--- Start of Records for processing ---
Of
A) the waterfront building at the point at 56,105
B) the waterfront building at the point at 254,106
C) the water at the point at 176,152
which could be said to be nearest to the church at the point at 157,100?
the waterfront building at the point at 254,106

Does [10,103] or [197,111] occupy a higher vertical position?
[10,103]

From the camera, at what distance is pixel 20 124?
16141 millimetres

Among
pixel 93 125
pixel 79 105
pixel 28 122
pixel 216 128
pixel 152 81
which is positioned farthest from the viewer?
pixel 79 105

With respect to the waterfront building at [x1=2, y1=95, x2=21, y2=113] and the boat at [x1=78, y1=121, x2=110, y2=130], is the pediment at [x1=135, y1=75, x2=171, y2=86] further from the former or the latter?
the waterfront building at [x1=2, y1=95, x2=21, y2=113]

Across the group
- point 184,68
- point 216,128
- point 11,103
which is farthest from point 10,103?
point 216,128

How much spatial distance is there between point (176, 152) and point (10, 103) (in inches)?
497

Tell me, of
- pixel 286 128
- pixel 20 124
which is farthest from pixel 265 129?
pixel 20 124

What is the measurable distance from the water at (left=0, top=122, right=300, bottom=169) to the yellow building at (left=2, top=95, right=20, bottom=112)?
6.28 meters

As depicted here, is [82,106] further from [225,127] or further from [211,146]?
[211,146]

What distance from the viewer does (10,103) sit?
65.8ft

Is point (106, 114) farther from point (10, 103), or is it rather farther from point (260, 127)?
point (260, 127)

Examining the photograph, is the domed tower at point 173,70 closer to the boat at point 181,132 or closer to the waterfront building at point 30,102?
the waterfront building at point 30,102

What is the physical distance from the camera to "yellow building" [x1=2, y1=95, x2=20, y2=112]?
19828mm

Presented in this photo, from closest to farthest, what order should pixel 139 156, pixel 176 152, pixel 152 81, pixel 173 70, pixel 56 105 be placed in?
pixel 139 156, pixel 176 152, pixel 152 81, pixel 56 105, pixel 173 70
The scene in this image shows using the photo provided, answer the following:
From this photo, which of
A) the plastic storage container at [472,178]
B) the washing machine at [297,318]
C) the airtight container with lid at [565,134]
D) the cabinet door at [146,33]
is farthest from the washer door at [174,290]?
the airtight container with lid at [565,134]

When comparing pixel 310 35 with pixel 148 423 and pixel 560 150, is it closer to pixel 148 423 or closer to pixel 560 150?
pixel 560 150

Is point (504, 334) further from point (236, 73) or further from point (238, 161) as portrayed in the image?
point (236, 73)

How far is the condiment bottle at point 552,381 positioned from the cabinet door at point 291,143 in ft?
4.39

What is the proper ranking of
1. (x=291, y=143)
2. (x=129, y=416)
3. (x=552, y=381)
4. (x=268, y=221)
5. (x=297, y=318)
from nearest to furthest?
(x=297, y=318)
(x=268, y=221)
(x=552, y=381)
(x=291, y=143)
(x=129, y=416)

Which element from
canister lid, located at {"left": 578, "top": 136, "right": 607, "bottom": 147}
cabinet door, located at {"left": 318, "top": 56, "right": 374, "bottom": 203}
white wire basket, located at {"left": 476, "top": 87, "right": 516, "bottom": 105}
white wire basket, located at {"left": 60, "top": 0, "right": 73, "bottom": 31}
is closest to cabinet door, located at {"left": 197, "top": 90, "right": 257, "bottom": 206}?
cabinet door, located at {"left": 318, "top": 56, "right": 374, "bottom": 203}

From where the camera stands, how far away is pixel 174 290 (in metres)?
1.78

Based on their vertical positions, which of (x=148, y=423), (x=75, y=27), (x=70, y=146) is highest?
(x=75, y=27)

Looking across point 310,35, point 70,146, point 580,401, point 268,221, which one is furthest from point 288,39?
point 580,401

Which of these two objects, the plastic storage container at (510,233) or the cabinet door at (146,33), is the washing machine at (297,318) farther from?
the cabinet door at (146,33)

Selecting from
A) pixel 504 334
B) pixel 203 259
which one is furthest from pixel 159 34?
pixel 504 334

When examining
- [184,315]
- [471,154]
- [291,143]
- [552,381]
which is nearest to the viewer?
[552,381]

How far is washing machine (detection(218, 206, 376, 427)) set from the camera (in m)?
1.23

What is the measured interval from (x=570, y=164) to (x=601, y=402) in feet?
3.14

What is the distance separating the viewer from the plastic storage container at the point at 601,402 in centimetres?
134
--- End of Records for processing ---
# Exercise description
Return all of the data precisely as it appears.

# Result
Of
A) the waterfront building at the point at 56,105
B) the waterfront building at the point at 254,106
C) the water at the point at 176,152
which could be said to be nearest to the church at the point at 157,100?
the waterfront building at the point at 254,106

Does [10,103] or [197,111] occupy a higher vertical position?
[10,103]

From the camera, at what distance is pixel 20 124?
16141 millimetres

Among
pixel 93 125
pixel 79 105
pixel 28 122
pixel 216 128
pixel 152 81
which is positioned farthest from the viewer?
pixel 79 105

With respect to the waterfront building at [x1=2, y1=95, x2=21, y2=113] and the boat at [x1=78, y1=121, x2=110, y2=130], is the pediment at [x1=135, y1=75, x2=171, y2=86] further from the former or the latter?
the waterfront building at [x1=2, y1=95, x2=21, y2=113]

Across the group
- point 184,68
- point 216,128
- point 11,103
which is farthest from point 10,103?
point 216,128

How much spatial distance is there between point (176, 152) and point (10, 103) (in inches)?
497

Tell me, of
- pixel 286 128
- pixel 20 124
which is farthest from pixel 265 129?
pixel 20 124

What is the measurable distance from the water at (left=0, top=122, right=300, bottom=169) to the yellow building at (left=2, top=95, right=20, bottom=112)?
6.28 meters

As depicted here, is [82,106] further from [225,127] or further from [211,146]?
[211,146]

What distance from the viewer does (10,103) sit?
65.8ft

Is point (106, 114) farther from point (10, 103), or is it rather farther from point (260, 127)?
point (260, 127)

Examining the photograph, is the domed tower at point 173,70 closer to the boat at point 181,132 or closer to the waterfront building at point 30,102?
the waterfront building at point 30,102

What is the physical distance from the camera to "yellow building" [x1=2, y1=95, x2=20, y2=112]?
19828mm

Presented in this photo, from closest to farthest, what order should pixel 139 156, pixel 176 152, pixel 152 81, pixel 173 70, pixel 56 105 be placed in?
pixel 139 156, pixel 176 152, pixel 152 81, pixel 56 105, pixel 173 70
The scene in this image shows using the photo provided, answer the following:
From this photo, which of
A) the plastic storage container at [472,178]
B) the washing machine at [297,318]
C) the airtight container with lid at [565,134]
D) the cabinet door at [146,33]
is farthest from the washer door at [174,290]?
the airtight container with lid at [565,134]

When comparing pixel 310 35 with pixel 148 423 and pixel 560 150, is it closer to pixel 148 423 or closer to pixel 560 150?
pixel 560 150

Is point (504, 334) further from point (236, 73) or further from point (238, 161) as portrayed in the image?
point (236, 73)

How far is the condiment bottle at point 552,381 positioned from the cabinet door at point 291,143 in ft?
4.39

What is the proper ranking of
1. (x=291, y=143)
2. (x=129, y=416)
3. (x=552, y=381)
4. (x=268, y=221)
5. (x=297, y=318)
from nearest to furthest?
(x=297, y=318)
(x=268, y=221)
(x=552, y=381)
(x=291, y=143)
(x=129, y=416)

Which element from
canister lid, located at {"left": 578, "top": 136, "right": 607, "bottom": 147}
cabinet door, located at {"left": 318, "top": 56, "right": 374, "bottom": 203}
white wire basket, located at {"left": 476, "top": 87, "right": 516, "bottom": 105}
white wire basket, located at {"left": 60, "top": 0, "right": 73, "bottom": 31}
is closest to cabinet door, located at {"left": 197, "top": 90, "right": 257, "bottom": 206}?
cabinet door, located at {"left": 318, "top": 56, "right": 374, "bottom": 203}

From where the camera stands, how far away is pixel 174 290 (in metres)?
1.78

Based on their vertical positions, which of (x=148, y=423), (x=75, y=27), (x=70, y=146) is highest?
(x=75, y=27)

Looking across point 310,35, point 70,146, point 580,401, point 268,221, which one is furthest from point 288,39?
point 580,401

Which of these two objects, the plastic storage container at (510,233) or the cabinet door at (146,33), is the washing machine at (297,318) farther from?
the cabinet door at (146,33)

Selecting from
A) pixel 504 334
B) pixel 203 259
which one is furthest from pixel 159 34?
pixel 504 334

When examining
- [184,315]
- [471,154]
- [291,143]
- [552,381]
which is nearest to the viewer?
[552,381]

How far is washing machine (detection(218, 206, 376, 427)) set from the camera (in m)?
1.23

What is the measured interval from (x=570, y=164) to (x=601, y=402) in feet?
3.14

What is the distance separating the viewer from the plastic storage container at the point at 601,402 in centimetres?
134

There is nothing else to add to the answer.